begin ROWS

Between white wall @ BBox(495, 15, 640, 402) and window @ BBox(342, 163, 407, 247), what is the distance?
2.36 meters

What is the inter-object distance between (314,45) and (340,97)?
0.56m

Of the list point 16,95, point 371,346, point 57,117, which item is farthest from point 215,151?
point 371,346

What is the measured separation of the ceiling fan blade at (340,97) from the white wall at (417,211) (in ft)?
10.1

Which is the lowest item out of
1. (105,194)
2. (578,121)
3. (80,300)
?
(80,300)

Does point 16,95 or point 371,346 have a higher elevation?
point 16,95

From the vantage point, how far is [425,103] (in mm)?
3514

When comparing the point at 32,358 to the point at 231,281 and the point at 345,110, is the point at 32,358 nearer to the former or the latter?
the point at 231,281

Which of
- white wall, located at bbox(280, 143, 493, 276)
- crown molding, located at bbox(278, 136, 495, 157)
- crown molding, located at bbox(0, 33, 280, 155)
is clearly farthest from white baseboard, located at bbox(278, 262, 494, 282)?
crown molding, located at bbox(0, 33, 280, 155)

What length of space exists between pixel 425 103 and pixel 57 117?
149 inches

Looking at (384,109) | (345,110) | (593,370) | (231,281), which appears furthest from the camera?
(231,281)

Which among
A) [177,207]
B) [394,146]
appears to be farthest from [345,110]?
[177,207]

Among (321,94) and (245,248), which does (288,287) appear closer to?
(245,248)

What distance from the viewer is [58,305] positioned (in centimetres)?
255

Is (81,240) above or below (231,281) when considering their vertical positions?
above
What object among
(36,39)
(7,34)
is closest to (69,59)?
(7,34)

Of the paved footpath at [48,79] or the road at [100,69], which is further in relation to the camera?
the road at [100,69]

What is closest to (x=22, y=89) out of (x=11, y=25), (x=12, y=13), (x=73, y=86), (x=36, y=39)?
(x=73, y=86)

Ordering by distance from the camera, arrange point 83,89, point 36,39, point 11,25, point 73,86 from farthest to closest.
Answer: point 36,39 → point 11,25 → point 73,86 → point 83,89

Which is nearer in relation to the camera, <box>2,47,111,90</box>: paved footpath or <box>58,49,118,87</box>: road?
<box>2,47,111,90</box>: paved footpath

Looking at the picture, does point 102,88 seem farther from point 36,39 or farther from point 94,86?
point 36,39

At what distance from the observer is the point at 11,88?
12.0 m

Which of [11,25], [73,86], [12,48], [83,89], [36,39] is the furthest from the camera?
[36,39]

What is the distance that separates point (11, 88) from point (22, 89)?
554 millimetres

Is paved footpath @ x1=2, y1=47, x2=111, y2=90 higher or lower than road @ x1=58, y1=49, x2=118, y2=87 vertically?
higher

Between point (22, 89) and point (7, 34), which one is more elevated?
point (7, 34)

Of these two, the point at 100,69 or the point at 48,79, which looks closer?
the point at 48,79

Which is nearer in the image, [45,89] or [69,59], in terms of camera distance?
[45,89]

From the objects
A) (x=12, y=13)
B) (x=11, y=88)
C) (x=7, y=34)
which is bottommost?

end ROWS

__EXERCISE GOAL__.
Return every line of the data above as a JSON array of strings, with one string per line and all blank lines omitted.

__THE ANSWER__.
[
  "Between white wall @ BBox(495, 15, 640, 402) and window @ BBox(342, 163, 407, 247), what is the distance?",
  "2.36 meters",
  "What is the inter-object distance between (314,45) and (340,97)?",
  "0.56m",
  "Of the list point 16,95, point 371,346, point 57,117, which item is farthest from point 215,151?",
  "point 371,346",
  "What is the measured separation of the ceiling fan blade at (340,97) from the white wall at (417,211) (in ft)?",
  "10.1",
  "Which is the lowest item out of",
  "1. (105,194)",
  "2. (578,121)",
  "3. (80,300)",
  "?",
  "(80,300)",
  "Does point 16,95 or point 371,346 have a higher elevation?",
  "point 16,95",
  "From the vantage point, how far is [425,103] (in mm)?",
  "3514",
  "When comparing the point at 32,358 to the point at 231,281 and the point at 345,110, is the point at 32,358 nearer to the former or the latter?",
  "the point at 231,281",
  "Which of",
  "- white wall, located at bbox(280, 143, 493, 276)",
  "- crown molding, located at bbox(278, 136, 495, 157)",
  "- crown molding, located at bbox(0, 33, 280, 155)",
  "is clearly farthest from white baseboard, located at bbox(278, 262, 494, 282)?",
  "crown molding, located at bbox(0, 33, 280, 155)",
  "What length of space exists between pixel 425 103 and pixel 57 117?",
  "149 inches",
  "Looking at (384,109) | (345,110) | (593,370) | (231,281), which appears furthest from the camera?",
  "(231,281)",
  "Which among",
  "A) [177,207]",
  "B) [394,146]",
  "appears to be farthest from [345,110]?",
  "[177,207]",
  "Among (321,94) and (245,248), which does (288,287) appear closer to?",
  "(245,248)",
  "What distance from the viewer is [58,305] positioned (in centimetres)?",
  "255",
  "Is (81,240) above or below (231,281) when considering their vertical positions?",
  "above",
  "What object among",
  "(36,39)",
  "(7,34)",
  "is closest to (69,59)?",
  "(7,34)",
  "Of the paved footpath at [48,79] or the road at [100,69], which is further in relation to the camera?",
  "the road at [100,69]",
  "What is closest to (x=22, y=89) out of (x=11, y=25), (x=12, y=13), (x=73, y=86), (x=36, y=39)?",
  "(x=73, y=86)",
  "Ordering by distance from the camera, arrange point 83,89, point 36,39, point 11,25, point 73,86 from farthest to closest.",
  "Answer: point 36,39 → point 11,25 → point 73,86 → point 83,89",
  "Which is nearer in relation to the camera, <box>2,47,111,90</box>: paved footpath or <box>58,49,118,87</box>: road?",
  "<box>2,47,111,90</box>: paved footpath",
  "Looking at the picture, does point 102,88 seem farther from point 36,39 or farther from point 94,86?",
  "point 36,39",
  "At what distance from the observer is the point at 11,88?",
  "12.0 m",
  "Which of [11,25], [73,86], [12,48], [83,89], [36,39] is the furthest from the camera?",
  "[36,39]",
  "What is the distance that separates point (11, 88) from point (22, 89)?",
  "554 millimetres",
  "Is paved footpath @ x1=2, y1=47, x2=111, y2=90 higher or lower than road @ x1=58, y1=49, x2=118, y2=87 vertically?",
  "higher",
  "Between point (22, 89) and point (7, 34), which one is more elevated?",
  "point (7, 34)",
  "Of these two, the point at 100,69 or the point at 48,79, which looks closer?",
  "the point at 48,79",
  "Which is nearer in the image, [45,89] or [69,59], in terms of camera distance?",
  "[45,89]",
  "From the objects",
  "A) (x=12, y=13)",
  "B) (x=11, y=88)",
  "C) (x=7, y=34)",
  "which is bottommost?"
]